Thursday, January 14, 2010

Hrair

I was taken aback by this article by the Washington Post. This newspaper arranged to have a very famous classical violinist (Joshua Bell), pretend to be a street performer and play the violin in downtown DC. Bell is absurdly good, and even if you aren't really the type to appreciate violin music you can respect a kid whose parents figured out he needed an instrument to play when he, at the age of four, started playing classical music on his dresser by tensioning and loosening rubber bands. The man is somewhat a legend in his field.

The question posed was by the article essentially boiled down to "would people appreciate great art even out of context?" It referenced the beliefs of Kant, who said that in order to properly appreciate art, the viewing conditions must be optimal. The article agreed with him and surmised that this art, taken out of context, was not as meaningful.

I found something else startling though: the number of persons who watched the performance who were interviewed later and did not remember that a violin player had even been in the station.

And then there was Calvin Myint. Myint works for the General Services Administration. He got to the top of the escalator, turned right and headed out a door to the street. A few hours later, he had no memory that there had been a musician anywhere in sight.

"Where was he, in relation to me?"

"About four feet away."

"Oh."

There's nothing wrong with Myint's hearing. He had buds in his ear. He was listening to his iPod.

For many of us, the explosion in technology has perversely limited, not expanded, our exposure to new experiences. Increasingly, we get our news from sources that think as we already do. And with iPods, we hear what we already know; we program our own playlists.

The song that Calvin Myint was listening to was "Just Like Heaven," by the British rock band The Cure. It's a terrific song, actually. The meaning is a little opaque, and the Web is filled with earnest efforts to deconstruct it. Many are far-fetched, but some are right on point: It's about a tragic emotional disconnect. A man has found the woman of his dreams but can't express the depth of his feeling for her until she's gone. It's about failing to see the beauty of what's plainly in front of your eyes.

There were a large number of other people referenced in that article who seemed to not notice that Bell existed at all, and while technologically provided ideological isolation is a topic that has been beaten to death, I think more interesting than what he was listening to is the fact that he could be listening at all. He could also have been listening to a podcast of a college course, been playing with his smartphone or talking on his cell phone and it wouldn't have mattered a lot. The point is that our connection to technology has enabled us to take in far more information than our physical environment is providing us. The other point is that our mental ability to take in data has not scaled with our capacity to access it, and so in order to pay attention to one thing we lose the chance to use that mental bandwidth elsewhere.

***
"Does anybody know where the word Hrair comes from?" My professor asked.

"Watership Down?"

The professor grinned ear to ear and bounced a little pacing the front of the classroom, "Very good, Watership down! Yes, the rabbits could only count to four, and everything after that was 'hrair.' Humans have the same problem too you know. Systems at some point just reach a complexity where no single human can keep all the information in their head. At that point you must break it down into little building blocks, check each block, check how the blocks work with each other, and hope the whole system works. Often those blocks are written by entirely different people."

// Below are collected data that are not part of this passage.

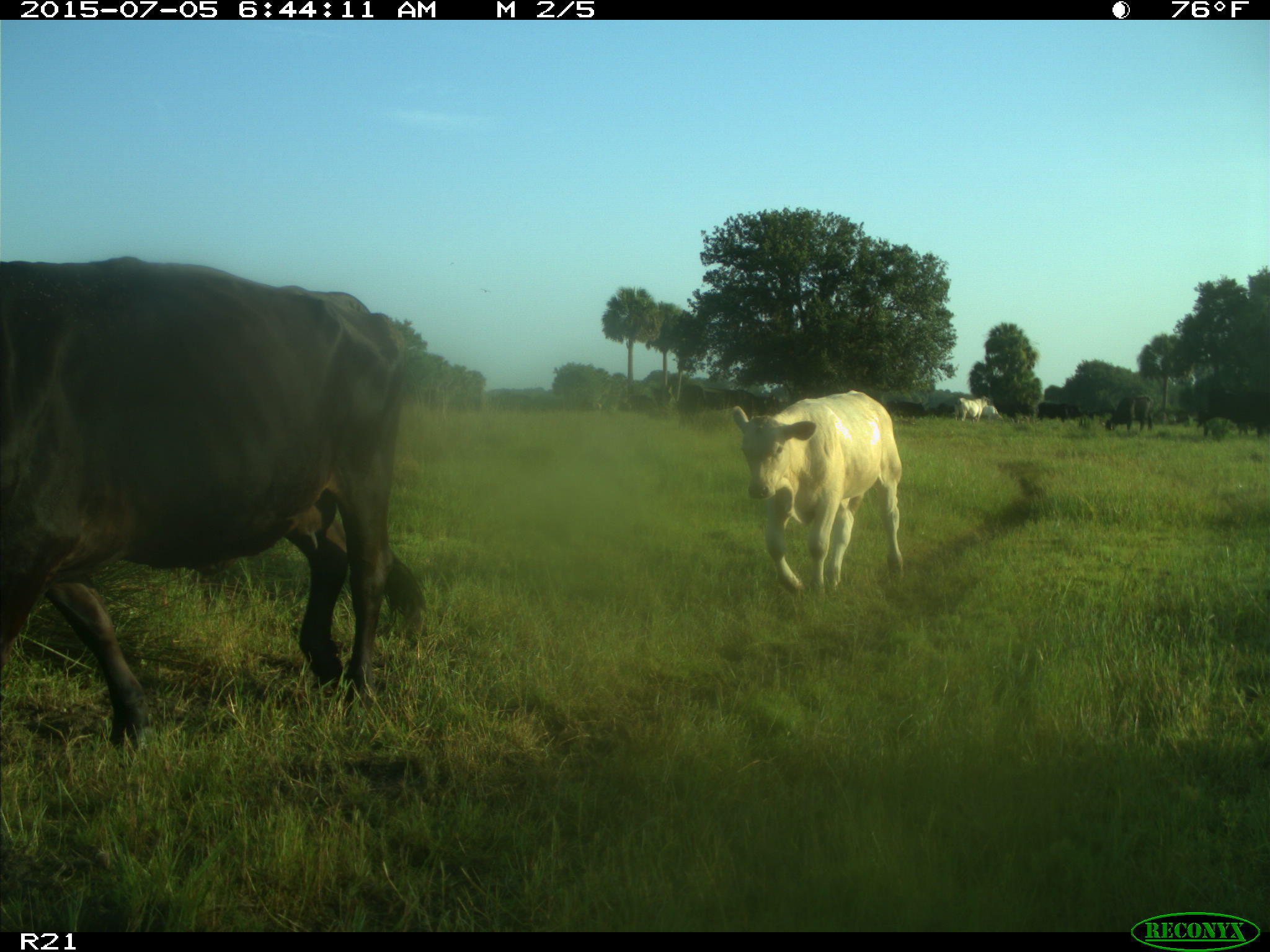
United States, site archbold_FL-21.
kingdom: Animalia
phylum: Chordata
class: Mammalia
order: Artiodactyla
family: Bovidae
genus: Bos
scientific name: Bos taurus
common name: domestic cow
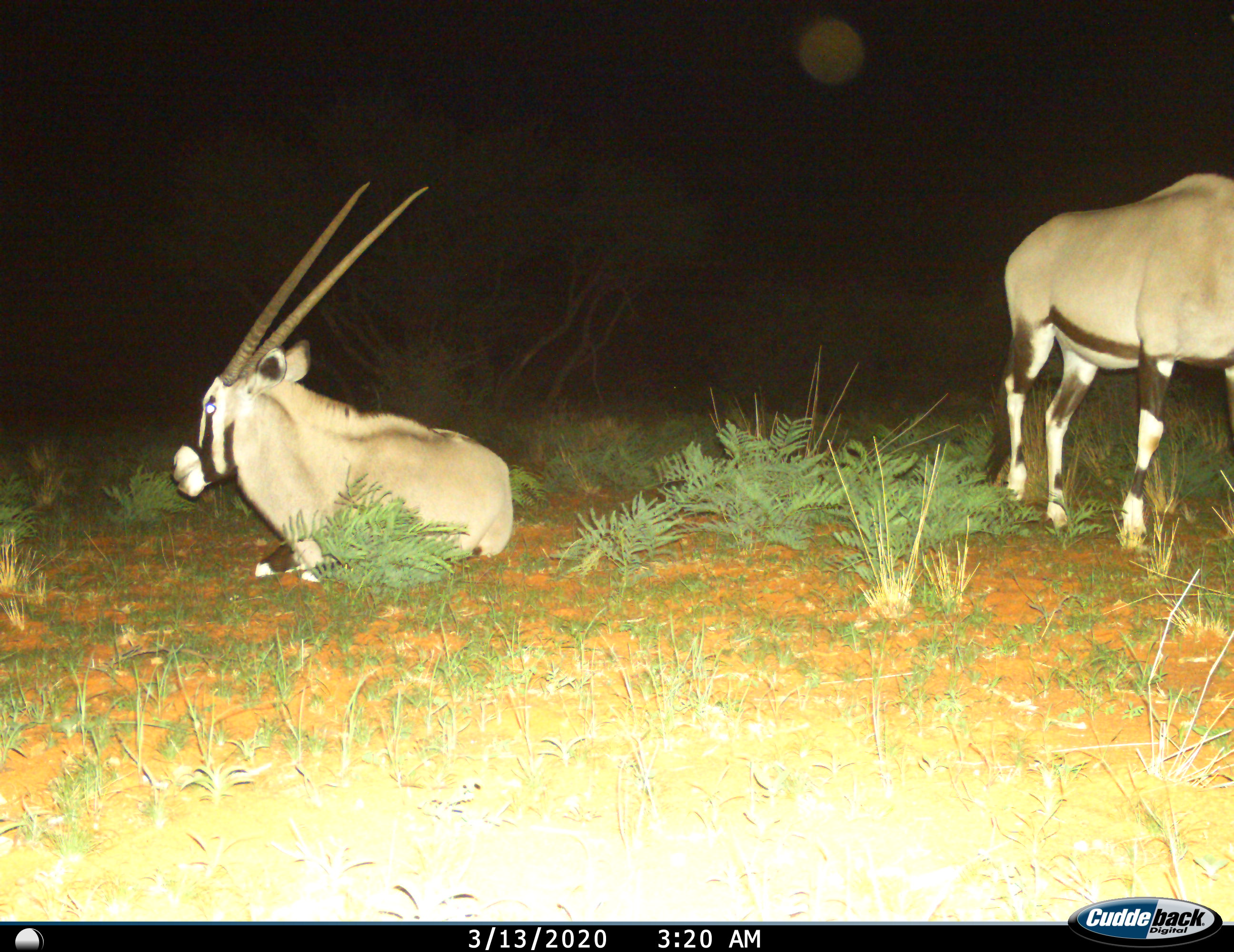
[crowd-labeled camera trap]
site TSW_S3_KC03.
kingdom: Animalia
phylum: Chordata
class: Mammalia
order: Artiodactyla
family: Bovidae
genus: Oryx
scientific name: Oryx gazella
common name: gemsbok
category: oryx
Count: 2.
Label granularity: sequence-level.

It is a true principle in more than software. I feel safe in assuming all my readers use computers, but how many of you can program one? Build one? Fix your car? Build a house?

A human being should be able to change a diaper, plan an invasion, butcher a hog, conn a ship, design a building, write a sonnet, balance accounts, build a wall, set a bone, comfort the dying, take orders, give orders, cooperate, act alone, solve equations, analyze a new problem, pitch manure, program a computer, cook a tasty meal, fight efficiently, die gallantly. Specialization is for insects.

-Robert A. Heinlein

Scott Adams in his book The Dilbert Principle humorously attributes most of the world's problems to sex and paper. The concept being that with so much sex going on every once in a while by sheer chance we get one smart person. This person has ideas, writes them down, and now complete idiots who could never have built such a thing have access to them... that our world is many times more complex than the average person's intelligence can handle.

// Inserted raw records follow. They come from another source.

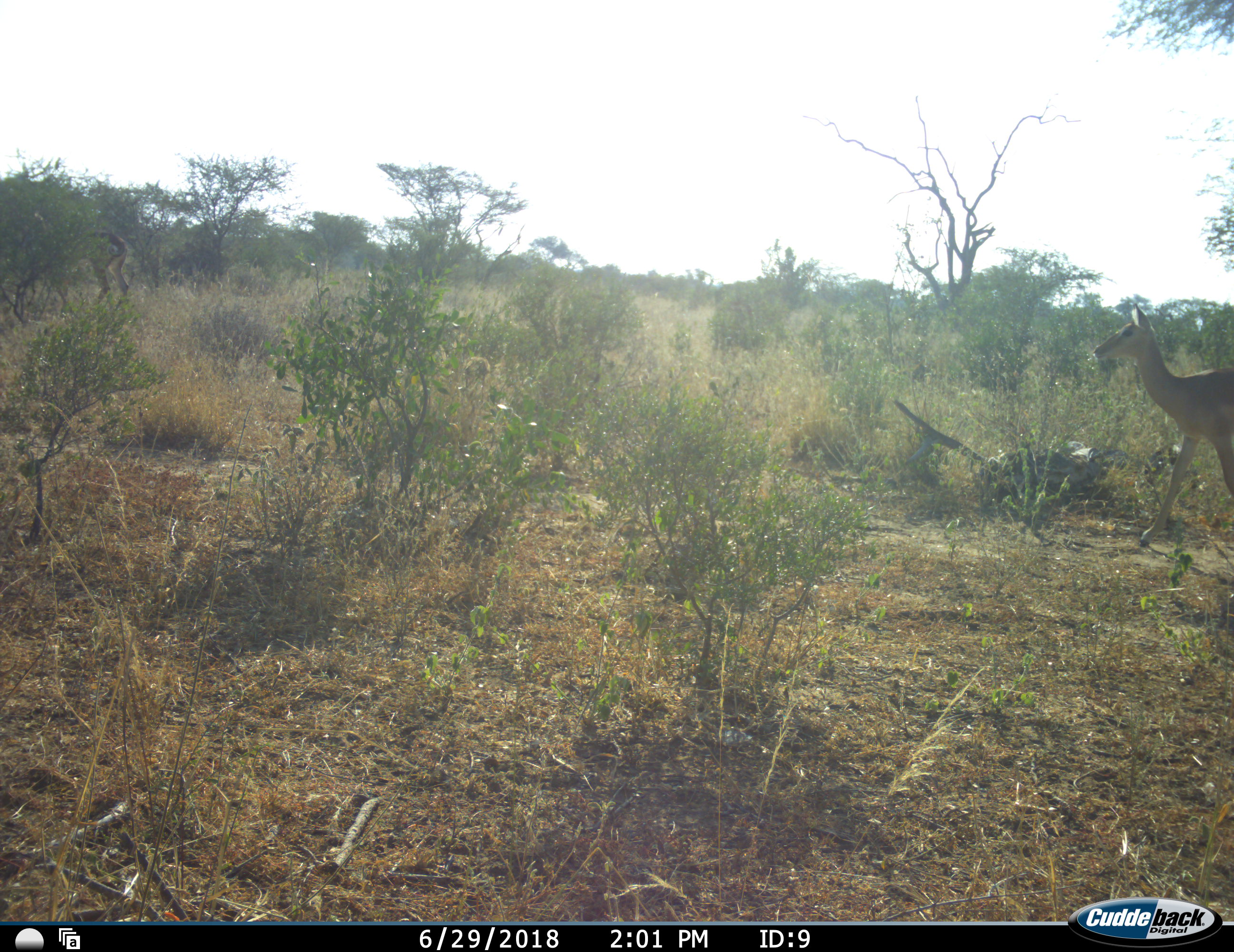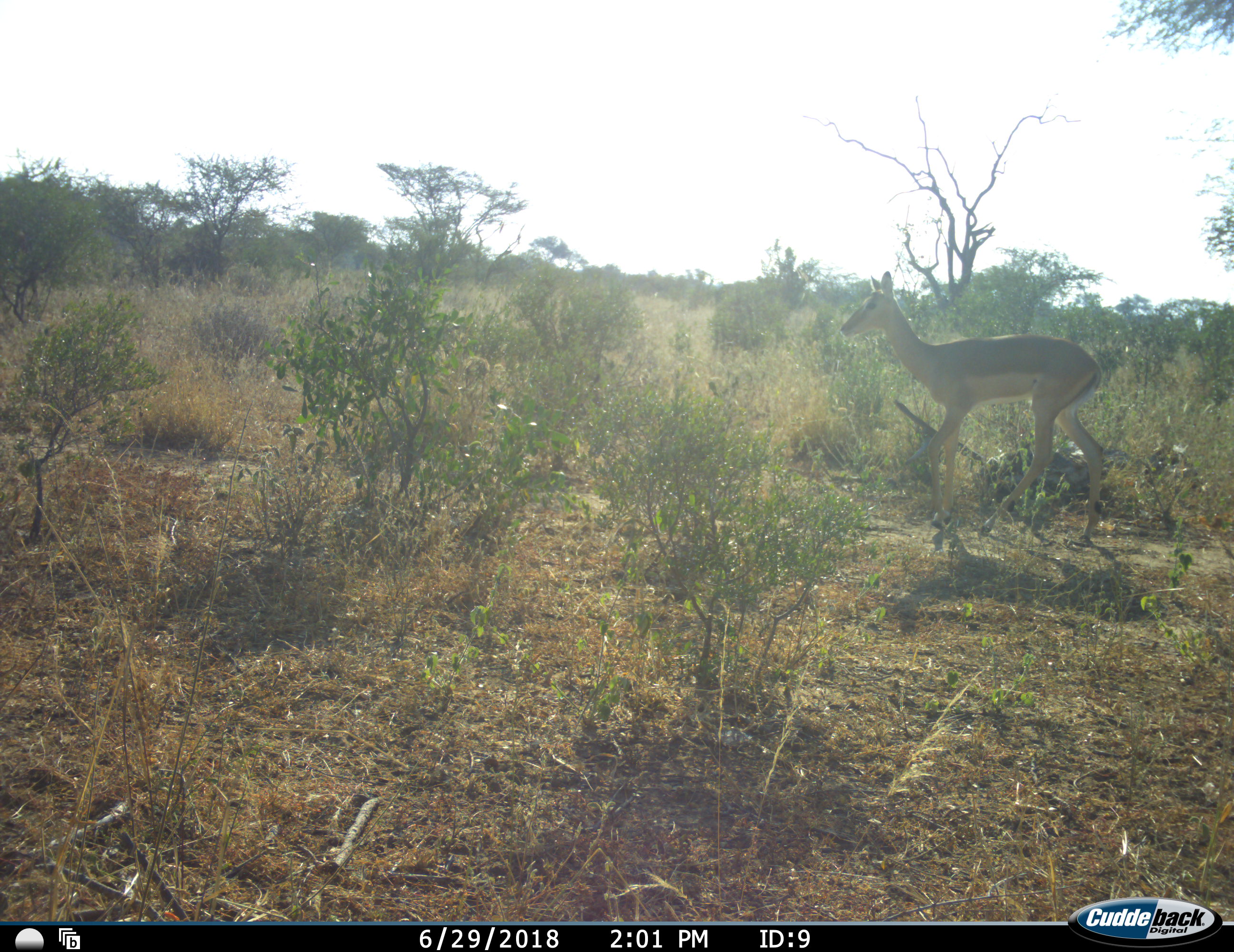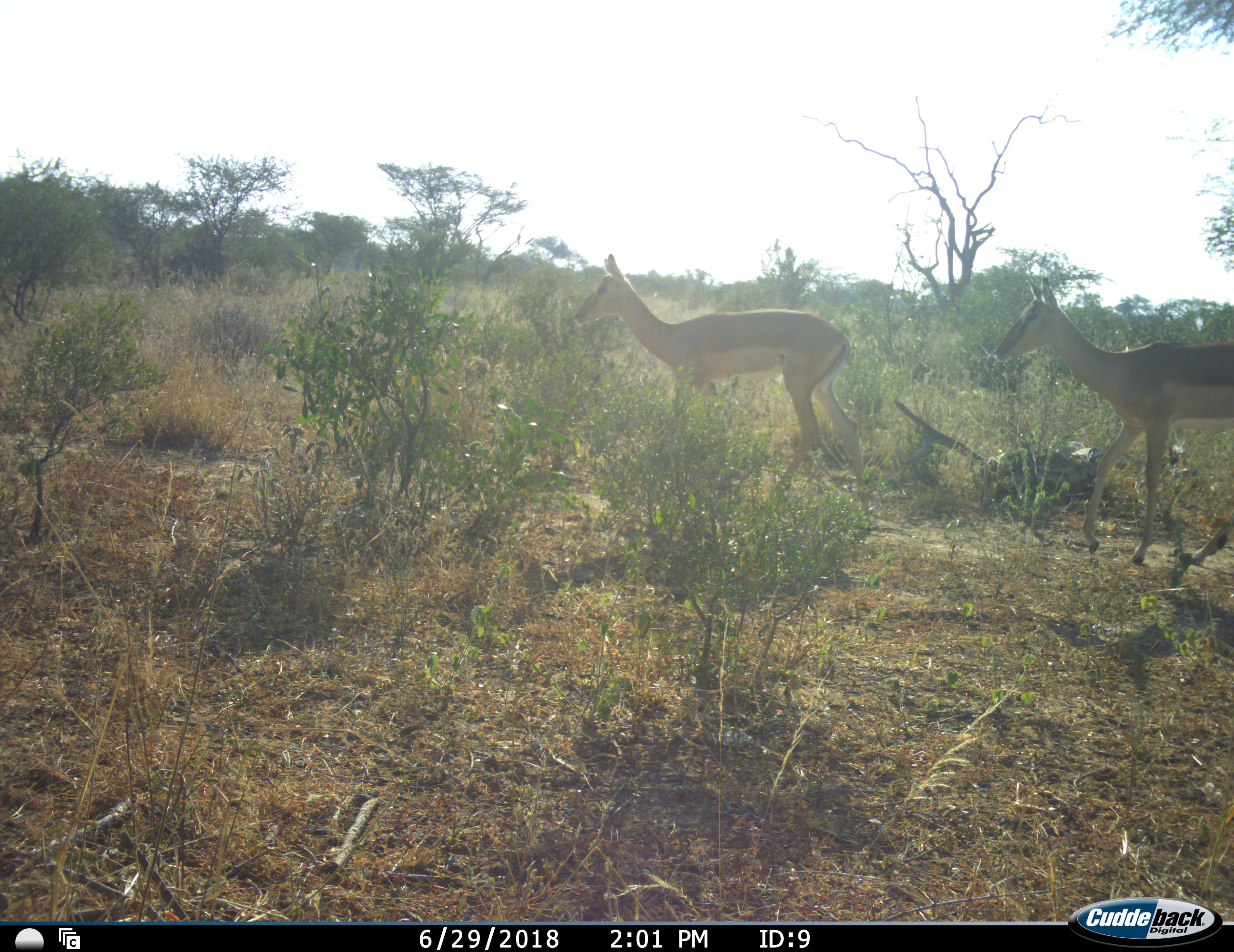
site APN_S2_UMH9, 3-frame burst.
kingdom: Animalia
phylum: Chordata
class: Mammalia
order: Artiodactyla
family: Bovidae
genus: Aepyceros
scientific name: Aepyceros melampus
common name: impala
Impala (Aepyceros melampus), count 2. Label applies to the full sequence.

I am not sure if we ever had the capacity to really process all the data coming at us in our world, but it seems to be harder than ever now.

So when you have a mind-bandwidth shortage, what do we keep? Increasingly it seems to be the familiar, the mindless, and the mundane. We, like all those people in the station that couldn't hear Joshua, are too locked into our own habits and internal thoughts to see the opportunities or problems around us.